Estar a milhares de quilómetros e a vários fuzos horários do epicentro da crise greco-europeia só tem vantagens.
1.
Por um lado é uma mini-sabática temporária em relação àquilo que se
assemelha a uma gaiola de ferro de onde não parece haver fuga possível. É
que situação grega não é grega: é europeia. Por cada país
super-deficitário tem de haver um super-excedentário. São posições
recíprocas, certo?! Se na UE cerca do 80% de todas as relações
económicas são internas então não é possível toda a gente ser ganhadora…
ou é?! Num campo de obsessão ordo-monetarista nem
todos conseguem ser “alemães” e nem todos estão condenados a ser
“gregos”, correcto? Dentro de um inflexível espartilho alguma parte do
tecido mole tem de dar de si, certo?! Enfim…
3.
Estar fora e tomado a tempo inteiro por assuntos técnicos faz com que a
atenção alocada seja escassa para o que se passa nesse continente
anteriormente-conhecido-como-Europa. Portanto, só se acompanha por
lampejos e “flashs” a deprimente situação euro-grega: que dá a sensação
de ser um veículo a embater a alta velocidade contra uma parede mas em
câmara-lenta … a Grécia é apenas a primeira parte a despedaçar-se contra
a dura realidade, o resto da estrutura vai a caminho do mesmo fim.
4.
Estando em várias paragens da América Central e do Norte fica-se com
uma sensação de alívio temporário em relação aos vários problemas que
afligem o velho continente. Mas, claro: há problemas em todo o lado.
E o “novo mundo” não é excepção. A inenarrável fuga de um alto
criminoso de uma prisão de alta segurança no México é algo estonteante
que dá uma sensação de fim-de-ciclo ao momento político que se tem
vivido nos últimos anos nesse importante país (aviso à navegação:
atenção aos próximos tempos!). A contínua situação de crise política,
económica e social vivida nas Honduras, país desestabilizado e inseguro,
dá uma sensação de preocupação imensa quando outros países já
conseguiram ir fazendo a sua emancipação da pobreza crónica (como até a
Nicarágua). O facto da admirável proporção de parques naturais sobre o
território nacional (um “record” internacional!) conviver na Costa Rica
com uma esmagadora dependência de combustíveis fósseis (instigada por
grupos de pressão) é uma situação altamente e profundamente frustrante.
5. Porém, atenção: com os Estados Unidos a crescerem os efeitos de arrastamento económico irão produzir os seus resultados em toda a meso-América e Caribe,
a começar pelo vizinho México. Com o distender das relações
cubanas/estado-unidenses as expectativas de desenvolvimento da região
são indutoras de novos dinamismos ao nível de investimento, trocas
comerciais e fluxos turísticos. Com o robustecimento das indústrias de
exportação e logística da Colômbia e do Panamá temos efeitos de
sinergias fortes a animarem as localizações e as actividades limítrofes.

● INFORMAÇÃO EXTRAÍDA:
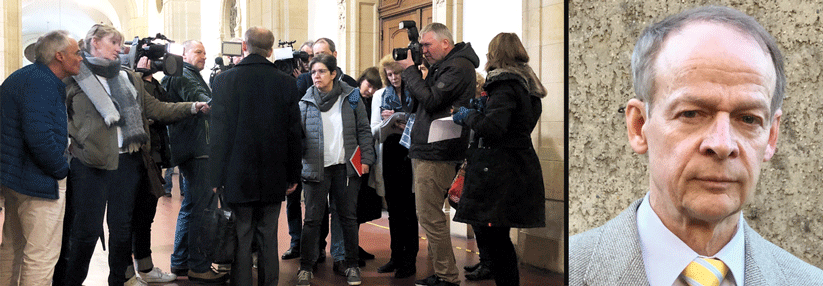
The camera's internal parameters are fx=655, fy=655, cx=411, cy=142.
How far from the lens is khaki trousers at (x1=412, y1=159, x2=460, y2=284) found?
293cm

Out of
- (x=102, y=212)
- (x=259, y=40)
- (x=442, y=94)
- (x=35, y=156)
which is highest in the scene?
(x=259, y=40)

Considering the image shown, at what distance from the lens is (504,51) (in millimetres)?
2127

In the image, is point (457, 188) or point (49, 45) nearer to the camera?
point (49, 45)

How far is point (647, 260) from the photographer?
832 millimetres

...

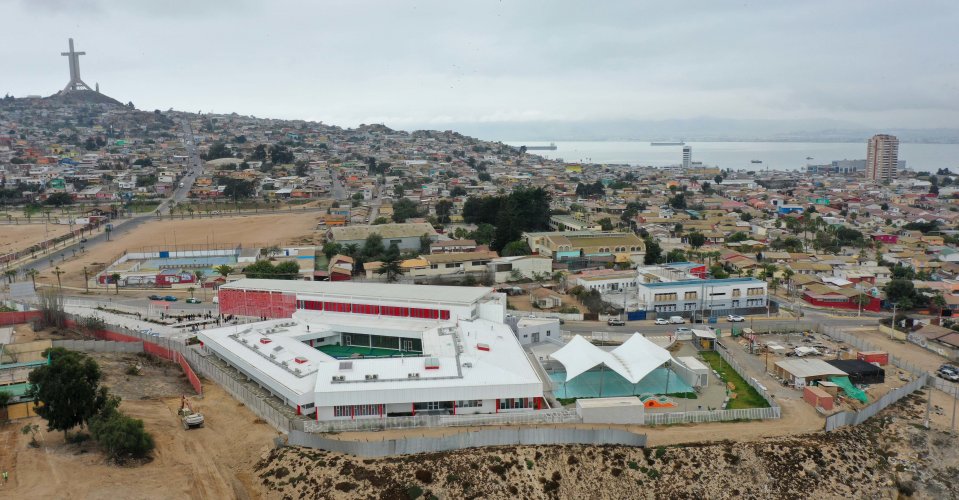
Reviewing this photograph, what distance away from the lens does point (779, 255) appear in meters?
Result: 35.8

● TAREFAS A REALIZAR:
**A)** Traduza para o inglês a seguinte frase do trecho sobre a crise greco-europeia: "Por cada país super-deficitário tem de haver um super-excedentário."
**B)** Prossiga o trecho sobre a crise greco-europeia a partir da sua última frase.

● RESPOSTAS AO EXERCÍCIO:
**A)** For every hugely deficit country there has to be a hugely surplus one.

**B)**
6.
Por outras palavras: este espaço centro-americano/caribenho está em
contraposição à “Europa”, e não apenas em termos geográficos. Isto
interessa, isto importa. Esta região (desde os EUA até à latitude
equatorial) merece atenção especial de quem quer olhar para fora da
camisa de sete varas em que foi metido. Isto é: os actores
económicos e institucionais em Portugal precisam de diversificar as
apostas e ir monitorando as bolsas de desenvolvimento, os mercados de acolhimento e os agentes-parceiros de alto potencial para o médio prazo onde quer que eles estejam.
7. Note-se ainda uma coisa: os bons exemplos que ultimamente têm vindo dos EUA não são apenas económicos.
Se os há, então, vale a pena notar (pois não é todos os dias). O arrear
da bandeira pró-esclavagista da Confederação, os telefonemas do
Presidente a tentar meter juízo nos Europeus a respeito da gestão da
crise euro-grega, o empenhamento numa resolução pacífica que inclua o
Irão na normalidade internacional são todas elas iniciativas
inteligentes (em primeiro lugar para o interesse próprio norte-americano
… mas obviamente não só).
8.
E até a candidata a próxima Presidente dos EUA faz alguns ruídos
positivos. Hillary Clinton apresentou uma agenda económica com uma
articulação racional e progressista: i) acabar com a impunidade dos
criminosos económicos de Wall Street; ii) dificultar a evasão fiscal das
multinacionais; iii) incentivar a remuneração mais justa das classes
trabalhadoras; iv) melhorar a participação feminina no mundo do
trabalho; v) priorizar os serviços educativos e médicos à primeira
infância, vi) baixar o custo de acesso e frequência ao ensino superior;
vii) reforçar os padrões sociais que condicionam a celebração de
tratados comerciais inter-continentais, etc. Eis pelo menos um discurso que faz sentido. Já não é nada mau nos tempos que correm.